Trump Jr.’s Smoking Gun Email

Notified by the New York Times that it possessed his early June 2016 email chain with publicist Rob Goldstone, Donald Trump, Jr. released the exchange this morning. It’s absolutely damning.

In the email to Trump Jr., Goldstone says that his client, Emin Agalarov, a Russian pop singer and the son of Aras Agalarov, a real estate mogul close to Putin, “just called and asked me to contact you with something very interesting. The Crown prosecutor of Russia met with his father Aras this morning and in their meeting offered to provide the Trump campaign with some official documents and information that would incriminate Hillary and her dealings with Russia and would be very useful to your father. This is obviously very high level and sensitive information but is part of Russia and its government’s support for Mr. Trump.”

Don Jr. replied, “If it’s what you say I love it….” The meeting between the Russian lawyer and Don Jr., Trump son-in-law Jared Kushner, and Trump campaign chairman Paul Manafort occurred less than a week afterward.

If an FBI sting email offered a meeting for a terrorist plot or underage sex with similar specificity, agents would force to the ground and cuff, and a jury would likely convict, whoever showed up. Those “To Catch a Predator” slimeballs went to prison even though the teenage girls they were texting were in fact law enforcement agents. A bunch of knuckleheads have gone to prison for planning terrorist attacks that never were going to happen, because their recruiters were actually undercover FBI agents.

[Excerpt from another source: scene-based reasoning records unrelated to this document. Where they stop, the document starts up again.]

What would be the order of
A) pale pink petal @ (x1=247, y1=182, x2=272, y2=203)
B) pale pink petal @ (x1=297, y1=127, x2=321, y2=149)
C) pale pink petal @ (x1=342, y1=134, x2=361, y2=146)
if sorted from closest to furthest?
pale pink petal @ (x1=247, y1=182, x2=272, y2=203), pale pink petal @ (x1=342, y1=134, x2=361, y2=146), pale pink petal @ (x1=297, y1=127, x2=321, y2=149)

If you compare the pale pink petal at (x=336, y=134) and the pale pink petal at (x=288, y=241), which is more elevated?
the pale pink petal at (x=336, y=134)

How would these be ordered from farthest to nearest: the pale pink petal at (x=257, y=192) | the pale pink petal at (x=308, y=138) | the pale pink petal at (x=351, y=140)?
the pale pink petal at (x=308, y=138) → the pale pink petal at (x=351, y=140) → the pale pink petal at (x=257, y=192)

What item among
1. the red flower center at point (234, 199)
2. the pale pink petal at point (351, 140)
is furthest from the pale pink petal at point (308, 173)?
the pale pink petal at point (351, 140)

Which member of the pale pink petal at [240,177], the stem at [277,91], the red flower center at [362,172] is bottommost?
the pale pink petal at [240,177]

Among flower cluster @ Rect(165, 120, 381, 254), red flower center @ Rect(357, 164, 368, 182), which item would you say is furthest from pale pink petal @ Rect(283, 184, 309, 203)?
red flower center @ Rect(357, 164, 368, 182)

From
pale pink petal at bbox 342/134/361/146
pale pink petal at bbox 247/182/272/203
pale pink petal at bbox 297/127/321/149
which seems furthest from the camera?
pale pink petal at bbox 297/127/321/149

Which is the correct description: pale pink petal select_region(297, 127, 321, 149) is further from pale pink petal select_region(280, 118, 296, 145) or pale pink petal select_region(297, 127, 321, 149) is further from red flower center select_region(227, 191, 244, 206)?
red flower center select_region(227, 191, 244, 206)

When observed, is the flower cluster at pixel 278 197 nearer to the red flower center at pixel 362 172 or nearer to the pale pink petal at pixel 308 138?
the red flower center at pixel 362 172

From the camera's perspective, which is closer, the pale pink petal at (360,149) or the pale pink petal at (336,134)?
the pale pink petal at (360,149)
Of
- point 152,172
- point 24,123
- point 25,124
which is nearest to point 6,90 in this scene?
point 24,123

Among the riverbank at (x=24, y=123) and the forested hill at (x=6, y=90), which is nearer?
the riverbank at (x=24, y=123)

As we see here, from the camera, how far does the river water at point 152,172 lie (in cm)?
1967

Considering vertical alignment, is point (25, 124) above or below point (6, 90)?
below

So even if it turns out that the Russian lawyer who showed up at the meeting, Natalia Veselnitskaya, was not actually a member of the Russian government, and even if she had no real dirt on Clinton, or was part of a Russian intelligence play, or actually wanted to discuss adoption of Russian children, whatever — it remains the case that Don Jr., by showing up for the June 9 meeting based on Goldstone’s pitch, acted with corrupt intent: intent to take for the Trump campaign something of value from Russia, which would violate campaign finance law, and intent to collude with Russia to affect the outcome of the election.

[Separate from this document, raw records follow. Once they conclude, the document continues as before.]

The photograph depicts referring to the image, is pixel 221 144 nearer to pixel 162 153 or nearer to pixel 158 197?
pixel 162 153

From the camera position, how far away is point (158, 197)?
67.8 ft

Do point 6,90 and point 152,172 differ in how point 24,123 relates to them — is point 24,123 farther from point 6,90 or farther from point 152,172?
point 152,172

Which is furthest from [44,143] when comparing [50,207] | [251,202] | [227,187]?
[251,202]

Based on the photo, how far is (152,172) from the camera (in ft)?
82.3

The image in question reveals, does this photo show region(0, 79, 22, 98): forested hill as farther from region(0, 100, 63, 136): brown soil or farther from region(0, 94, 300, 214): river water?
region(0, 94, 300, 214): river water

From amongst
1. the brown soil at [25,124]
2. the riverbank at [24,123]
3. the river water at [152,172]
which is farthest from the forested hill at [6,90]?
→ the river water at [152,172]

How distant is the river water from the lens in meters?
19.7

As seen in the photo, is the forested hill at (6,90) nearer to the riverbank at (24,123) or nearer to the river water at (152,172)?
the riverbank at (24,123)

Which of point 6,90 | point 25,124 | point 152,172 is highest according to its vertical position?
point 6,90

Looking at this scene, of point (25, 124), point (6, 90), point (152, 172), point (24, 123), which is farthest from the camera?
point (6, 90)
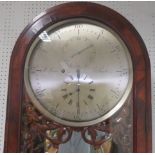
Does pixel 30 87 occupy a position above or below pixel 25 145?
above

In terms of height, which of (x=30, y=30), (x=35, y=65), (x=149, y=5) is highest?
(x=149, y=5)

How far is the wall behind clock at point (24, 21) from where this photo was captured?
3.24 ft

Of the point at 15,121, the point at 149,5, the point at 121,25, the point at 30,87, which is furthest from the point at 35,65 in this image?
the point at 149,5

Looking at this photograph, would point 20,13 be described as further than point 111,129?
Yes

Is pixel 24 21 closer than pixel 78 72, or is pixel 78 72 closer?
pixel 78 72

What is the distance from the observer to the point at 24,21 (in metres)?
1.04

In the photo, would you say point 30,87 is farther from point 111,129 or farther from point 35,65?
point 111,129

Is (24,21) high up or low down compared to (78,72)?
up

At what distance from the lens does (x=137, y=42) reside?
84 centimetres

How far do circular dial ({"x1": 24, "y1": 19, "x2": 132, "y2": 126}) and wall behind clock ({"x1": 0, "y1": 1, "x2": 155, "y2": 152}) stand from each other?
177 millimetres

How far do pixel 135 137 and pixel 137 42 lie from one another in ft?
0.86

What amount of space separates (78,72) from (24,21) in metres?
0.32

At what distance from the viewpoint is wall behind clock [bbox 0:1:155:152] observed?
0.99 metres

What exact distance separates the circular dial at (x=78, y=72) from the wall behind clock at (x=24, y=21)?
0.58 feet
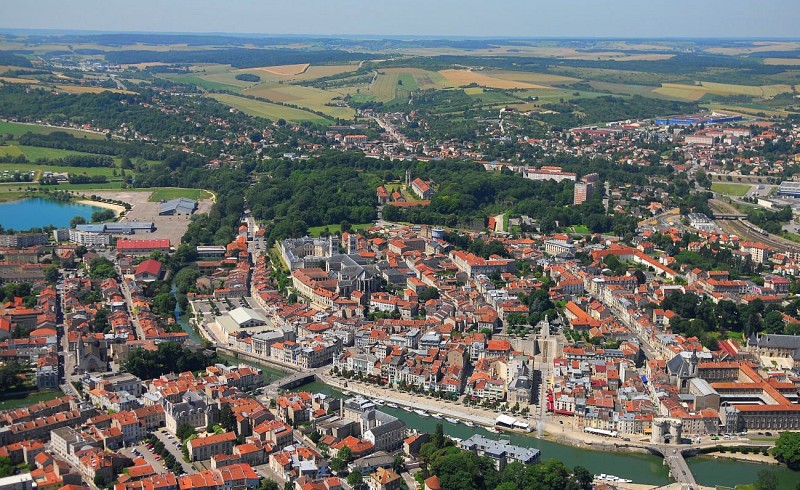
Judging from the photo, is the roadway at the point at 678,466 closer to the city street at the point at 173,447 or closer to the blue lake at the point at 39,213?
the city street at the point at 173,447

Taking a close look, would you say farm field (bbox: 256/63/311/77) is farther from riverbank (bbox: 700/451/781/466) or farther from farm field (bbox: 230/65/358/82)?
riverbank (bbox: 700/451/781/466)

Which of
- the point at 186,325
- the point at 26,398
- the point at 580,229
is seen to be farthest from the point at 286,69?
the point at 26,398

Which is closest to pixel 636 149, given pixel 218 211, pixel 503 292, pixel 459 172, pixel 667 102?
pixel 459 172

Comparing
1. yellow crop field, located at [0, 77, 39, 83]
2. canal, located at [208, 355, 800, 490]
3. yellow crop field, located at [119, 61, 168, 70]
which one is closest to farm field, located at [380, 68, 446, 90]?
yellow crop field, located at [119, 61, 168, 70]

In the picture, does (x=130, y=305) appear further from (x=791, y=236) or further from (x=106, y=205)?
(x=791, y=236)

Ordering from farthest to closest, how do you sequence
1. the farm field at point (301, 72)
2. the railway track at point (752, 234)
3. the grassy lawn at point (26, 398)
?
the farm field at point (301, 72) < the railway track at point (752, 234) < the grassy lawn at point (26, 398)

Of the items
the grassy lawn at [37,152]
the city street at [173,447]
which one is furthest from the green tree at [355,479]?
the grassy lawn at [37,152]

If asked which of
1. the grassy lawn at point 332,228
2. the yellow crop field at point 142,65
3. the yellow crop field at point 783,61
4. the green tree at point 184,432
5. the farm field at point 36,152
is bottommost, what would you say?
the grassy lawn at point 332,228
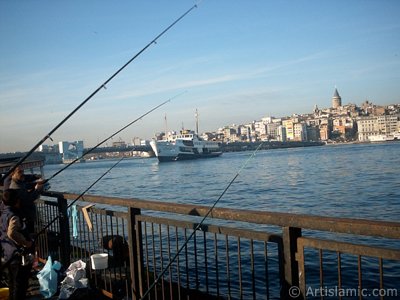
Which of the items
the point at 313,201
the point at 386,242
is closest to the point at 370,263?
the point at 386,242

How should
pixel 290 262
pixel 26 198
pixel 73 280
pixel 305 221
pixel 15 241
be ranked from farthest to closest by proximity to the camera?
pixel 26 198 < pixel 73 280 < pixel 15 241 < pixel 290 262 < pixel 305 221

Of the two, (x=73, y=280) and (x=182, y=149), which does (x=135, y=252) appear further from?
(x=182, y=149)

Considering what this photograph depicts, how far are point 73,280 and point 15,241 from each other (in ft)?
2.68

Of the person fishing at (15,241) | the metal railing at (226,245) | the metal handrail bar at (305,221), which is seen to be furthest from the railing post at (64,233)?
the metal handrail bar at (305,221)

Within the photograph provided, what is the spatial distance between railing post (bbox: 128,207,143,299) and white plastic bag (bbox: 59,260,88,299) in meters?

Unless Don Jr. kept Kushner and Manafort in the dark about the purpose of the meeting, they also acted with corrupt intent. (Update 07-12-17: It seems clear from the tweets from Don Jr. releasing his emails, and from public comments from New York Times reporters, that the email from Don Jr. to Kushner and Manafort forwarded the damning initial email from Goldstone.)

The Trump campaign and administration have repeatedly and emphatically denied they had contact with Russians. Don Jr. told CNN last June 24, just weeks after his email exchange with Goldstone, that allegations the Russian government was helping Trump were “disgusting … so phony.”

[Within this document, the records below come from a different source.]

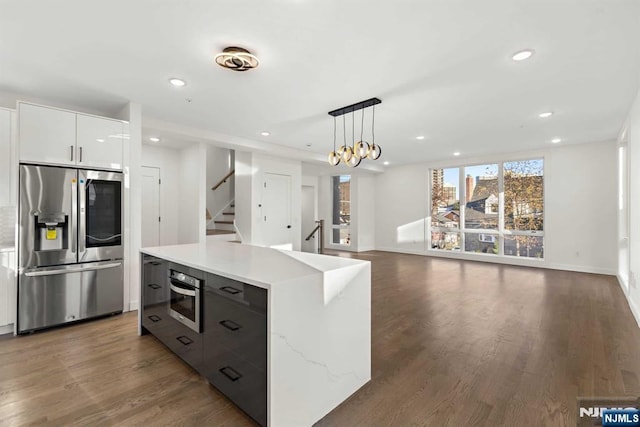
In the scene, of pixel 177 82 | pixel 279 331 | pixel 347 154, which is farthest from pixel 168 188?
pixel 279 331

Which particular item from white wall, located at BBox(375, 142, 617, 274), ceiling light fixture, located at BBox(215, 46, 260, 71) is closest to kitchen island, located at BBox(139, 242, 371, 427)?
ceiling light fixture, located at BBox(215, 46, 260, 71)

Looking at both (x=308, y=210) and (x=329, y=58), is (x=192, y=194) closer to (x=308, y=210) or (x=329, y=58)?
(x=329, y=58)

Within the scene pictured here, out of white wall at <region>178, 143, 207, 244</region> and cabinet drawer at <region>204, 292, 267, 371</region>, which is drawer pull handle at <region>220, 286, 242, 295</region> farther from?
white wall at <region>178, 143, 207, 244</region>

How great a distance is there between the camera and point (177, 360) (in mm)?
2527

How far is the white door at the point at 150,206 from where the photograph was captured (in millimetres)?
5828

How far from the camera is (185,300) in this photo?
230 cm

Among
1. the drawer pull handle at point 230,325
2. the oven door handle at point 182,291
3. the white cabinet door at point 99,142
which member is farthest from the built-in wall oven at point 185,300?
the white cabinet door at point 99,142

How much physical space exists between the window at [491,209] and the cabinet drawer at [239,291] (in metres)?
7.26

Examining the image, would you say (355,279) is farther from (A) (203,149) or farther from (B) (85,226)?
(A) (203,149)

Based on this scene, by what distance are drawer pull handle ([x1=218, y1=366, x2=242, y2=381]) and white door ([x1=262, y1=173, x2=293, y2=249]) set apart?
4828 millimetres

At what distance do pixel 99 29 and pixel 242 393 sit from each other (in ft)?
9.31

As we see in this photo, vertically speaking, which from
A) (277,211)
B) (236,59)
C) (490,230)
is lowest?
(490,230)

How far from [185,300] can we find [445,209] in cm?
754

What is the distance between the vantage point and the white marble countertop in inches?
67.4
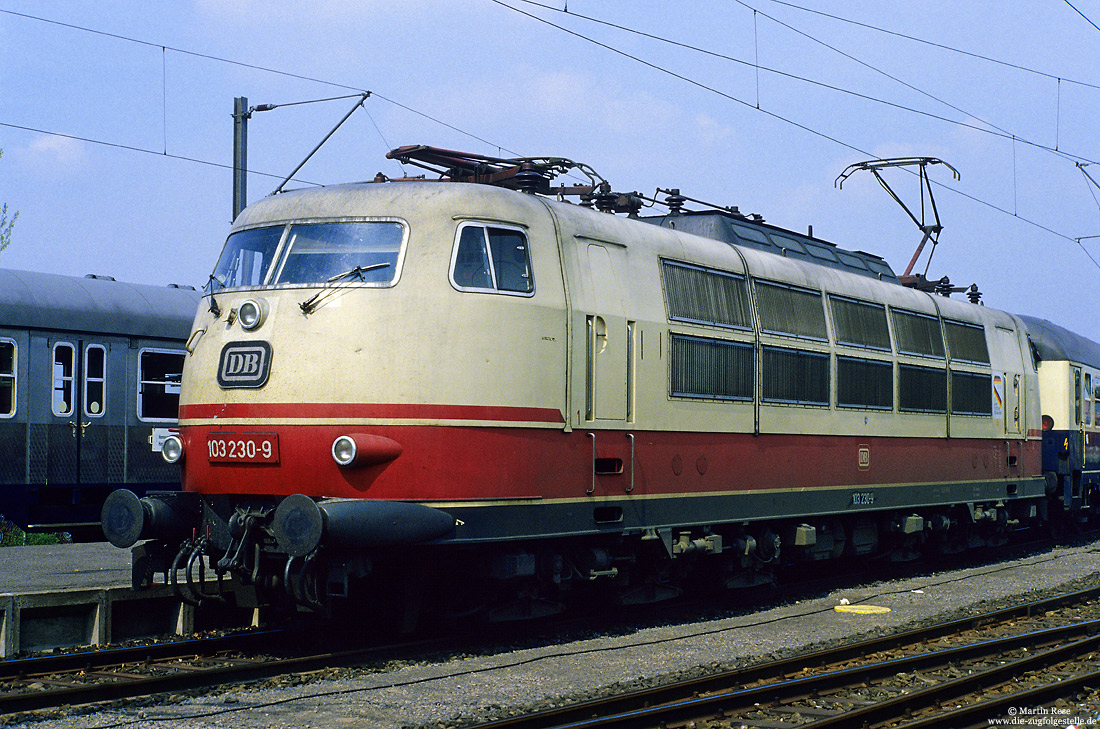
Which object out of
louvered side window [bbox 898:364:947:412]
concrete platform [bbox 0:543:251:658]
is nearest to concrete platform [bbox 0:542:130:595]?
concrete platform [bbox 0:543:251:658]

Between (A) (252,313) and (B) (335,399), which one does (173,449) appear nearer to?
(A) (252,313)

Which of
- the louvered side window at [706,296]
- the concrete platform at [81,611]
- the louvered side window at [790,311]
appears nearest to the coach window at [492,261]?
the louvered side window at [706,296]

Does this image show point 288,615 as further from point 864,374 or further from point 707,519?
point 864,374

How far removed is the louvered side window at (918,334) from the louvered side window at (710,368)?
163 inches

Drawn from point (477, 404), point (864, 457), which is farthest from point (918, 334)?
point (477, 404)

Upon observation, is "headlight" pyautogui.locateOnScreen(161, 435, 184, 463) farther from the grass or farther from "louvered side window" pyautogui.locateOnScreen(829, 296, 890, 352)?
the grass

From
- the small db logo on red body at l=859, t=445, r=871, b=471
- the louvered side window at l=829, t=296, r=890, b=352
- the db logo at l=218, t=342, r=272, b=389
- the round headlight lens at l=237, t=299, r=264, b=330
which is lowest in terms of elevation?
the small db logo on red body at l=859, t=445, r=871, b=471

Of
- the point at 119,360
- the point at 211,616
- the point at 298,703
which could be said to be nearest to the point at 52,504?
the point at 119,360

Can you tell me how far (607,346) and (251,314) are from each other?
305cm

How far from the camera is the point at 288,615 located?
11.3m

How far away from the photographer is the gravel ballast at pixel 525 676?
25.5ft

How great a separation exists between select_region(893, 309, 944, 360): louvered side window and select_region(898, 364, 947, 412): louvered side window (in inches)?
9.9

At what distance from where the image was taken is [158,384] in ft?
62.0

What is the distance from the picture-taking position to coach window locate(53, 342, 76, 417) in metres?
17.6
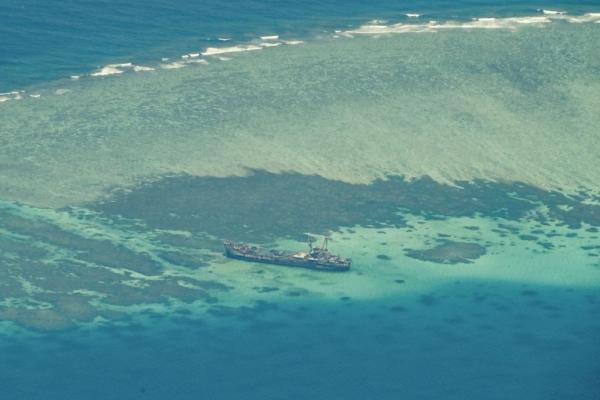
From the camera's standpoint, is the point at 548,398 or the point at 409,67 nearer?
the point at 548,398

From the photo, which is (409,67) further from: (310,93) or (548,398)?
(548,398)

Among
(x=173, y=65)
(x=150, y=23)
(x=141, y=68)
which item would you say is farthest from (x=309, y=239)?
(x=150, y=23)

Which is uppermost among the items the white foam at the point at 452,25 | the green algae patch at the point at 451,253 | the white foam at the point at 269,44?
the white foam at the point at 452,25

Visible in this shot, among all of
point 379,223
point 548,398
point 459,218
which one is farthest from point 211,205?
point 548,398

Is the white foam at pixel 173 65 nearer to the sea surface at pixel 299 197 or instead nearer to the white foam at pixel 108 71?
the sea surface at pixel 299 197

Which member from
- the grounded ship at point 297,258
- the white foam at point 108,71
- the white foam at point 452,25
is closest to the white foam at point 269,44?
the white foam at point 452,25

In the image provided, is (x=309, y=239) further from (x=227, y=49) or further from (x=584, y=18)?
(x=584, y=18)
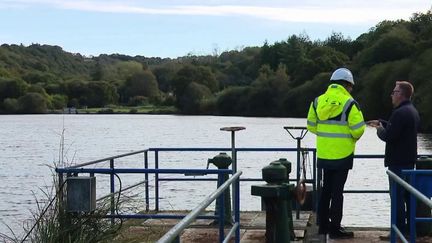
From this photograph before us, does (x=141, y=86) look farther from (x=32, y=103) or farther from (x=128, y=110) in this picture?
(x=32, y=103)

The fact that Don Jr. did not disclose this email exchange earlier, and the fact that Kushner did not until recently update his security clearance forms to disclose the meeting, heighten concerns that Trump’s son and son-in-law felt they had something to hide. That Trump on Saturday misleadingly told the Times that the meeting was “primarily” about adoptions increases such concerns even more. In fact, even the phony adoptions explanation, if true, wouldn’t be so innocent: It’s not that the Russians wanted to resume adoption of Russian children by U.S. families. What the Russian government wants is for the 2012 Magnitsky Act sanctions against Russian officials to be lifted. Veselnitskaya had lobbied against the sanctions, and Putin imposed the ban on adoptions as retaliation for those sanctions.

That Trump Jr. admitted on Sunday that he abruptly ended the meeting when it appeared that Veselnitskaya did not have real dirt on Hillary underscores that he was there for the purpose of getting that information.

Donald Trump Sr. today released a statement: “My son is a high-quality person, and I applaud his transparency.” High-quality praise from the man who fired James Comey and explained to NBC that “when I decided to just do it, I said to myself — I said, you know, this Russia thing with Trump and Russia is a made-up story.” High-quality praise from the man whose White House is actively working this week to water down legislation that would tighten sanctions on Russia.

Our country was stolen from us by crooks, as we always figured, but it still may be a long time before there’s a real reckoning. Meanwhile, is there not one high-level Trump official with the integrity to resign and question the disgraceful conduct of Donald J. Trump and his family?

David Halperin, a lawyer, previously served on the staffs of the National Security Council and the Senate Intelligence Committee. This article also appears on HuffPost.